Environment Overview
Network Structure
The environment models an Underwater Wireless Sensor Network (UWSN) with:
- N sensor nodes randomly positioned in 3D space
- One sink node (destination) at a fixed position
- Each node has limited energy that depletes with transmissions
- Nodes can only communicate within a transmission range
Reinforcement Learning Setup
The environment follows the standard Gymnasium interface for RL:
- State space: Local node info + neighbor metrics
- Action space: Forward to neighbor or drop packet
- Reward function: Balances success with energy, distance, and link quality
- Termination: When packet reaches sink or is dropped
Network Visualization
Interactive 3D network visualization would appear here
Key Environment Components
State Space
The observation space provides the agent with information about:
Local Node Information
{
"energy": 50.0, # Current node's remaining energy
"position": [x, y, z] # 3D coordinates of current node
}
Neighbor Information
{
"energy": 45.0, # Neighbor's remaining energy
"distance": 25.3, # Distance to neighbor
"RSSI": -75.2, # Received Signal Strength
"SNR": 15.8, # Signal-to-Noise Ratio
"PDR": 0.92 # Packet Delivery Ratio
}
Action Space
The agent can choose from the following actions:
Forward to Neighbor N
Transmit packet to selected neighbor node
Forward to Sink
Direct transmission to destination node
Drop Packet
Terminate transmission (penalized)
Reward Function
The reward balances multiple objectives to encourage efficient routing:
reward = R_success # Base reward for success
- β * distance² # Penalize long distances
- η * energy_consumed # Penalize high energy use
- δ * (1 - PDR) # Penalize poor link quality
- θ * (1 / residual_energy) # Penalize low-energy nodes
Reward Components
-
R_success: Fixed reward for reaching sink
-
Distance penalty: Discourages long hops
-
Energy penalty: Conserves network energy
-
Link quality penalty: Encourages reliable paths
Example Scenarios
-
Short, efficient path: High reward
-
Long but reliable path: Moderate reward
-
Dropped packet: Significant penalty
Technical Implementation
Environment Initialization
def __init__(self, num_nodes=10, max_energy=100,
initial_energy=50, transmission_range=100):
# Initialize node positions randomly in 3D space
self.node_positions = np.random.uniform(0, 100, size=(num_nodes, 3))
# Set initial energies
self.node_energies = np.full(num_nodes, initial_energy)

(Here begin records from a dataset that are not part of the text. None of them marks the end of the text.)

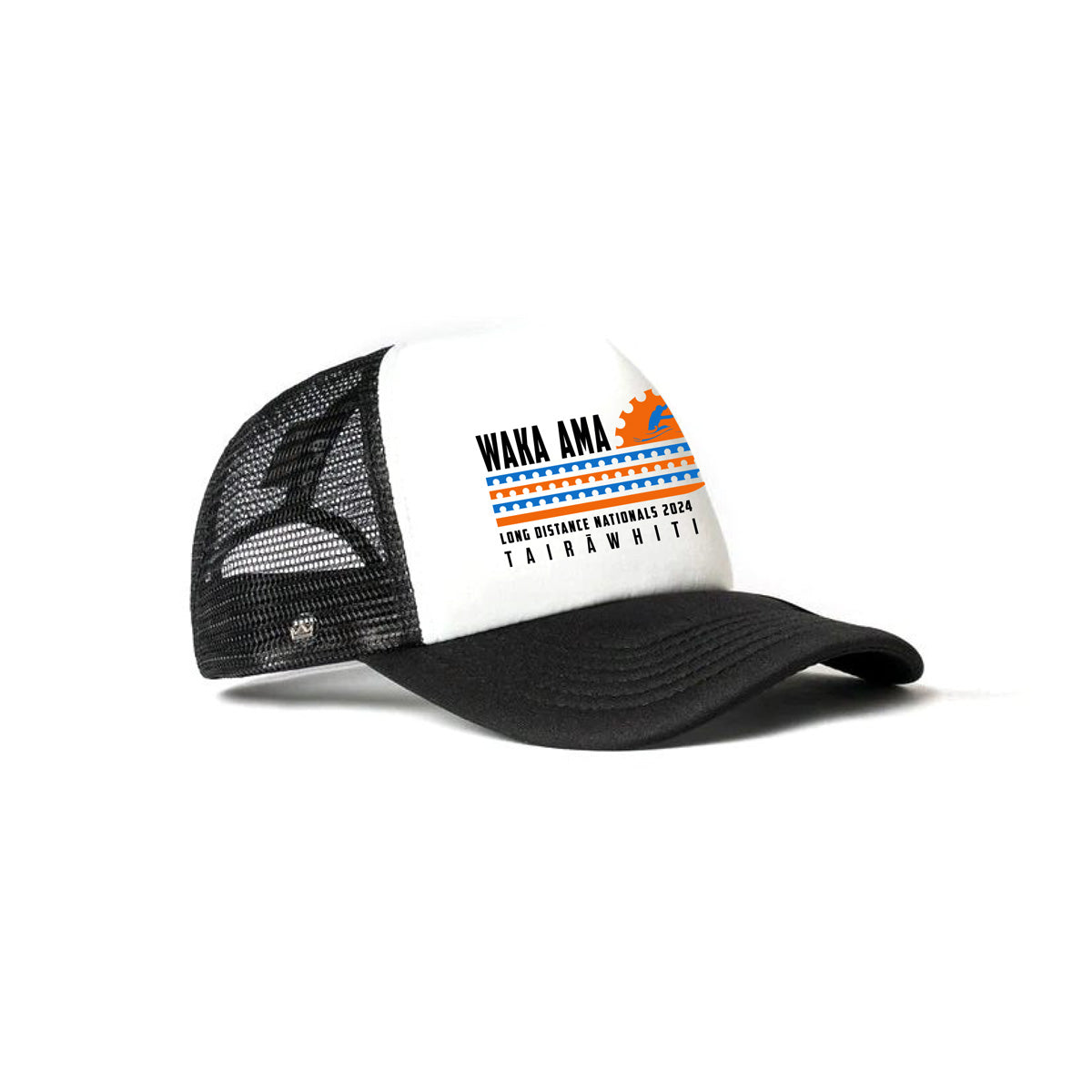 2024 Long Distance Nationals Trucker Cap Black White Pure Athletic NZ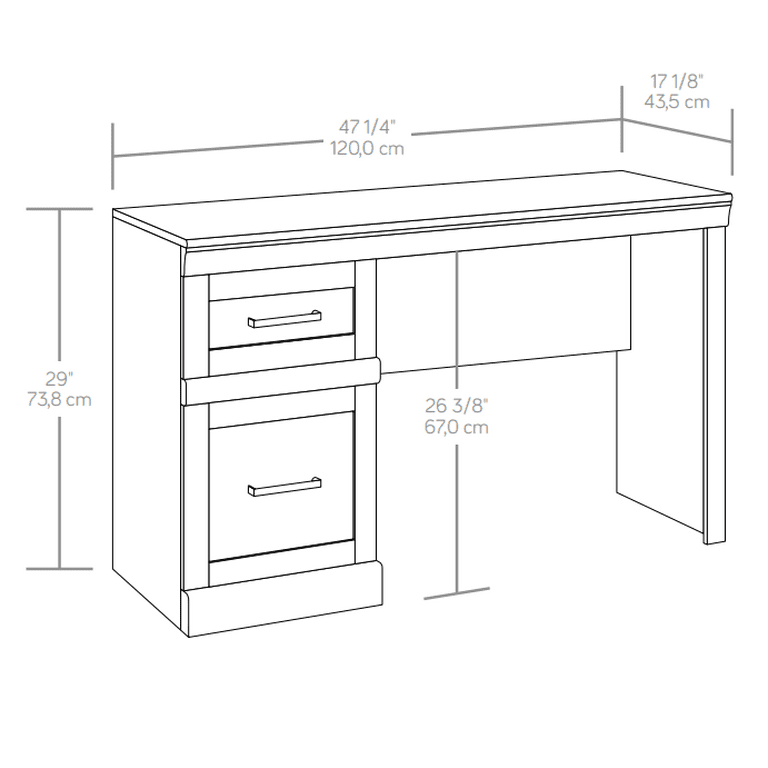 Better Homes & Gardens Glendale Mid Century Desk, Dark Oak Finish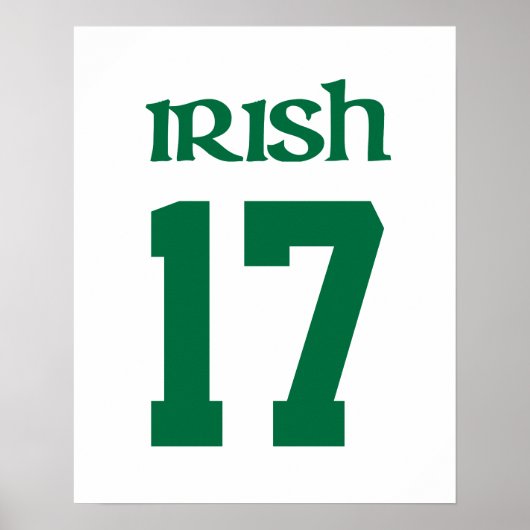 Irish Saint Patrick's Day Poster (Vorne)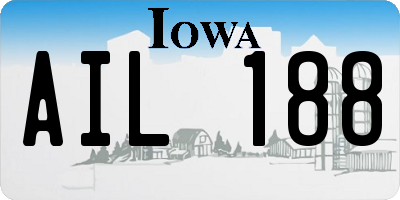 IA license plate AIL188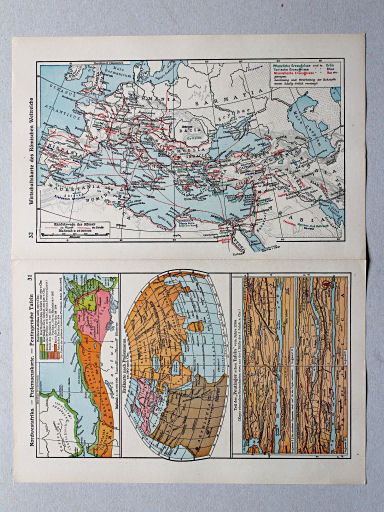 Geschichtskarten aus dem 'Putzger', 1949
32. Wirtschaftskarte des Römischen Weltreichs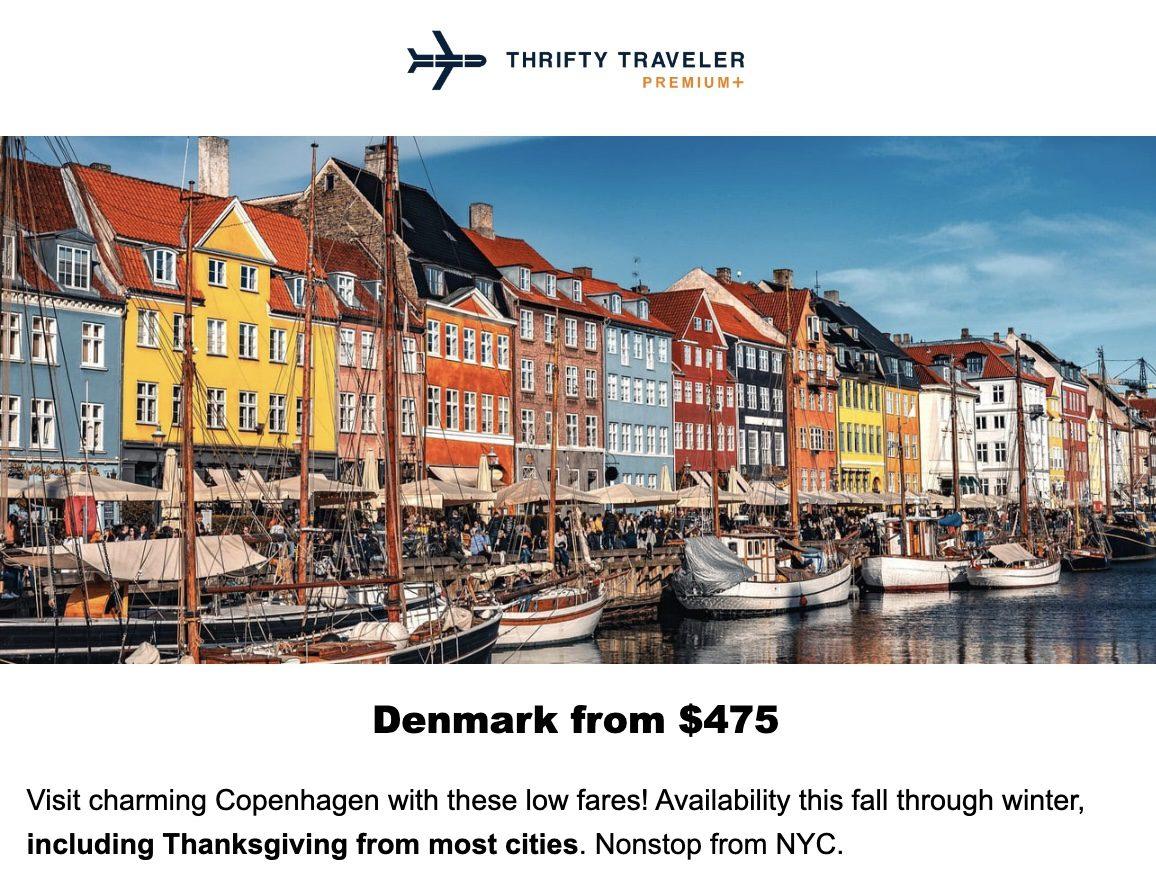 Copenhagen flight deal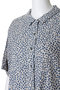 print half slv shirt シャツ ミズイロインド/mizuiro ind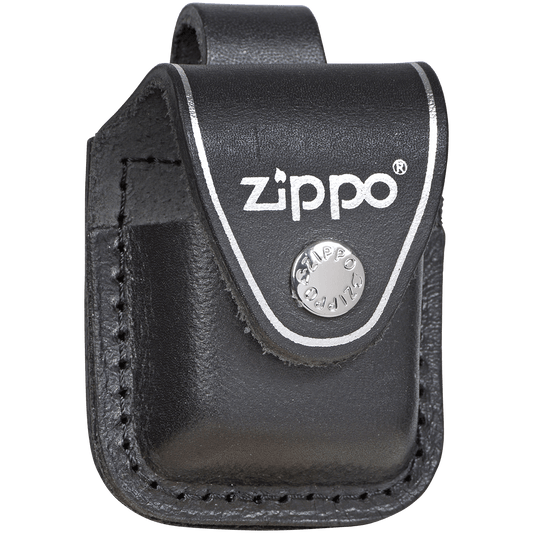 Zippo Pouch With Loop Black
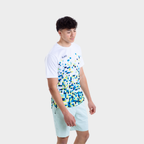 Aixo Pixel Mens Top Green Aixo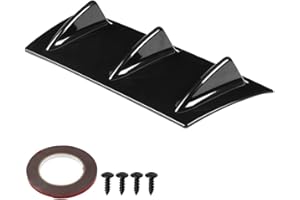 Qiilu Diffusore Pinna di Squalo, Spoiler Universale Paraurti Posteriore Auto Telaio Spoiler Pinna di Squalo Diffusore Labbro(S) Adatto per diffusore paraurti Posteriore Audi 8v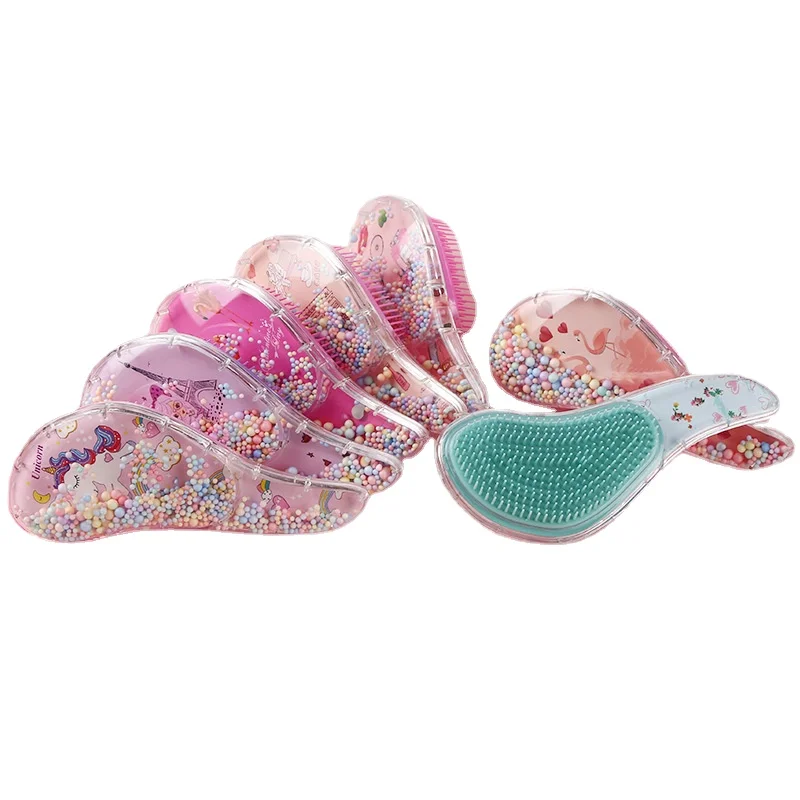 

1PC Kids Hair Brush High Quality Anti-knot Massage Hair Comb Cute Children Hairdressing Comb Small TT Hair Baby Care Accessories
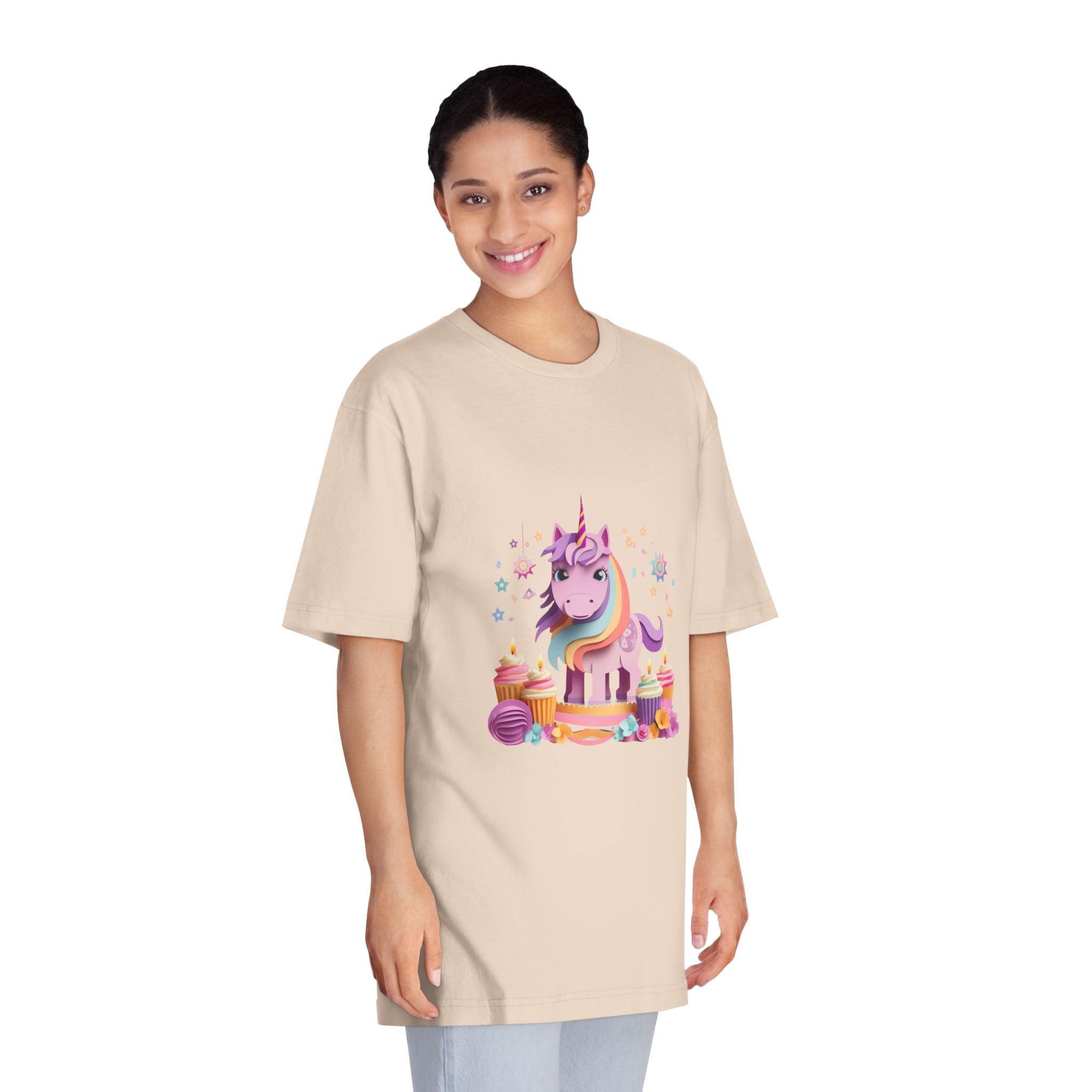 Unicorns 286 Unisex Classic Crewneck T Shirt - Image 11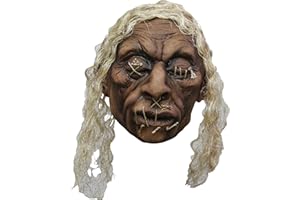 Ghoulish Productions Shrunken Head A - 2 Latex Decorative Halloween Party Adult, Brown Head Voodoo Doll. Witch Doctor Line.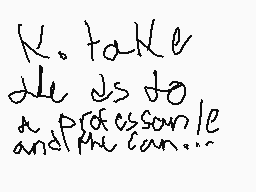 Drawn comment by creeper902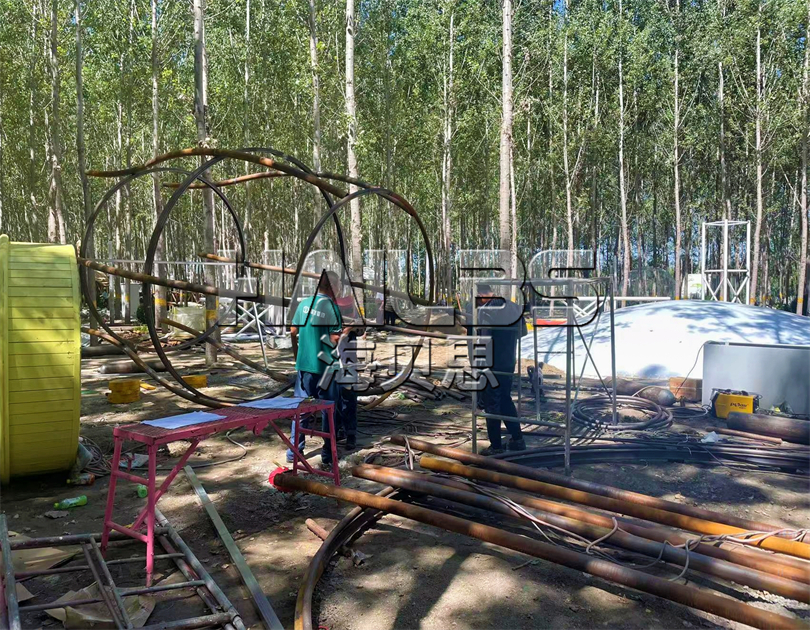 河北保定無動力樂園施工現(xiàn)場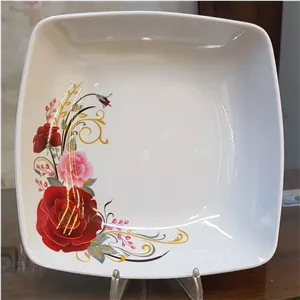 کاسه سوپ (خورشت دونفره )چهار گوش کد 811گل رز ملامین یزد رکسانا 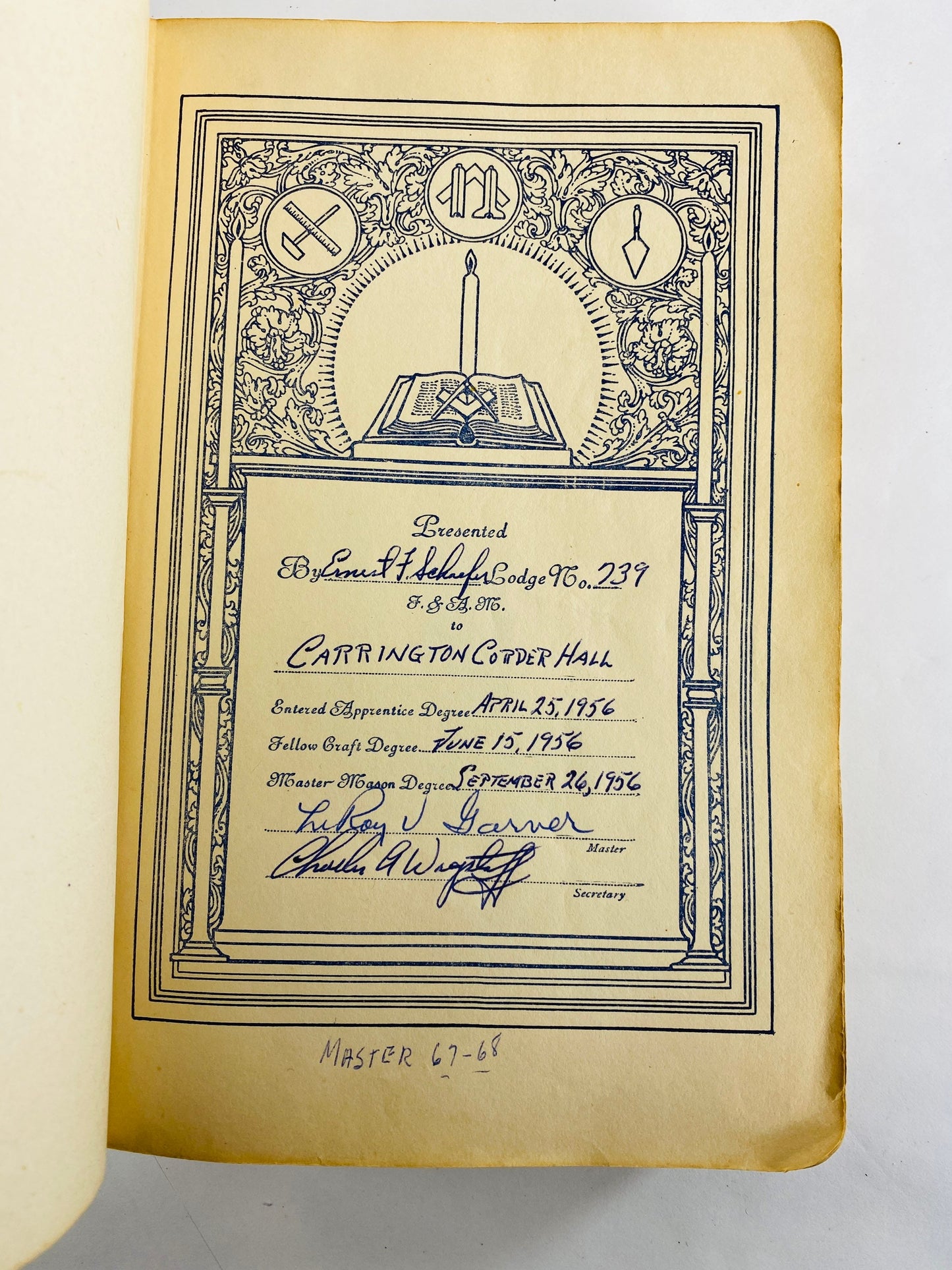 Freemasonry collectible vintage New York Bible Oxford press 1956. Secret ritual society. Masonic Lodge. King James Version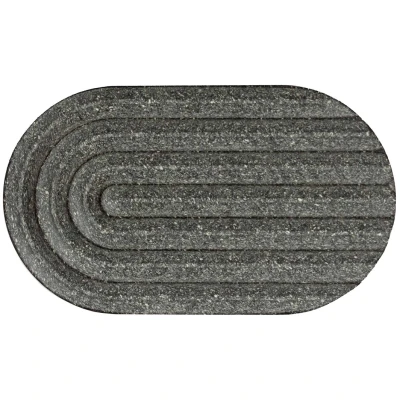 Seifenschale "Pure" schieferschwarz Maße 12 x 7 x 1 cm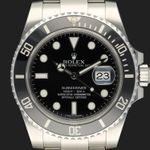Rolex Submariner Date 116610LN (2013) - Zwart wijzerplaat 40mm Staal (2/8)
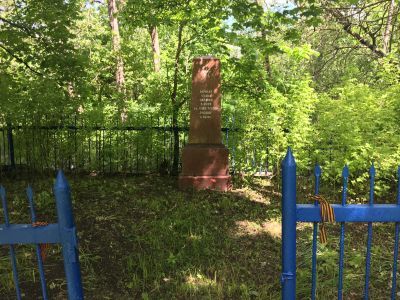 Братское захоронение советских воинов, погибших в 1919 г.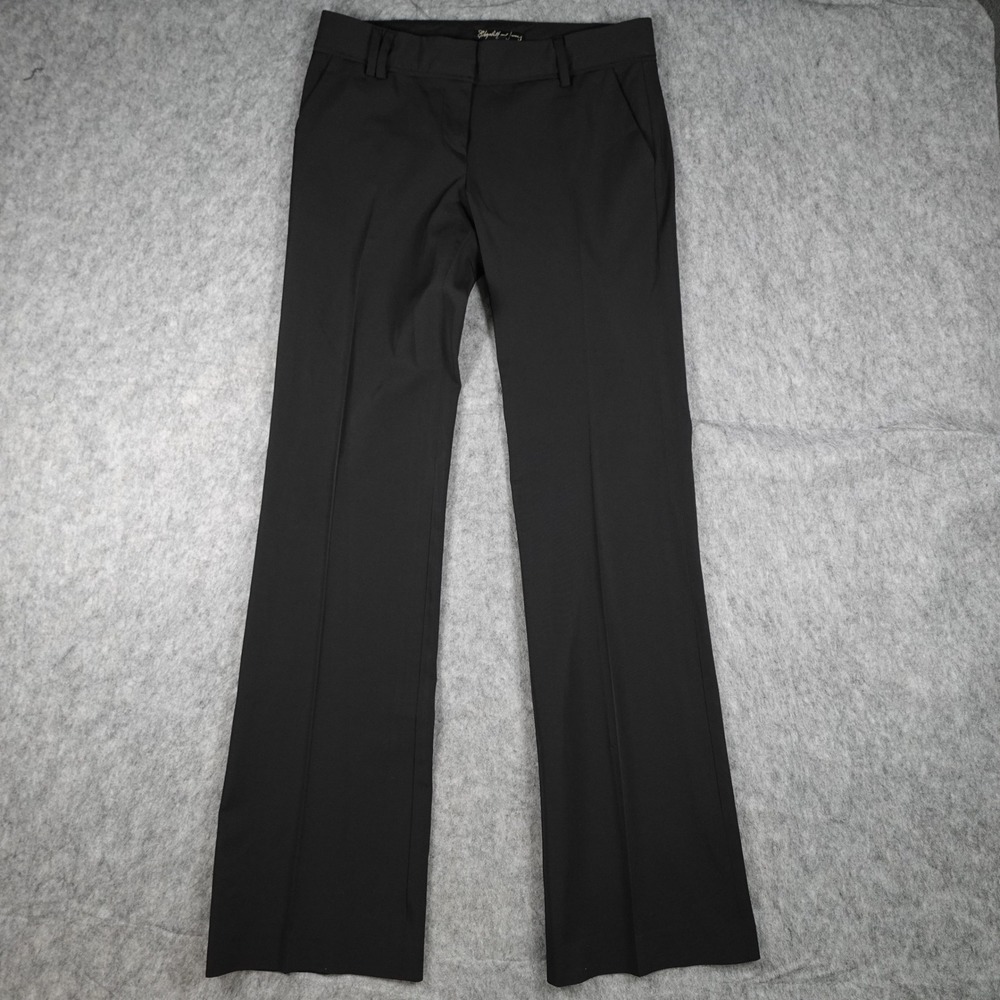 Elizabeth and James Pant Women 6 Black Flare Stretch Career Professional Dress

# Define action space (forward to any node or drop)
self.action_space = gym.spaces.Discrete(num_nodes + 1)
# Define observation space (local + neighbor info)
self.observation_space = gym.spaces.Dict(...)
The environment is initialized with configurable parameters for network size, energy levels, and transmission range.
Step Function
def step(self, action):
if action == "drop":
reward = -10
terminated = True
elif action == sink_node:
reward = R_success
terminated = True
else:
# Calculate multi-component reward
reward = compute_reward(current_node, action)
# Update node energy
self.node_energies[action] -= 1
return observation, reward, terminated, truncated, info
The step function handles packet forwarding, energy consumption, and computes the multi-objective reward.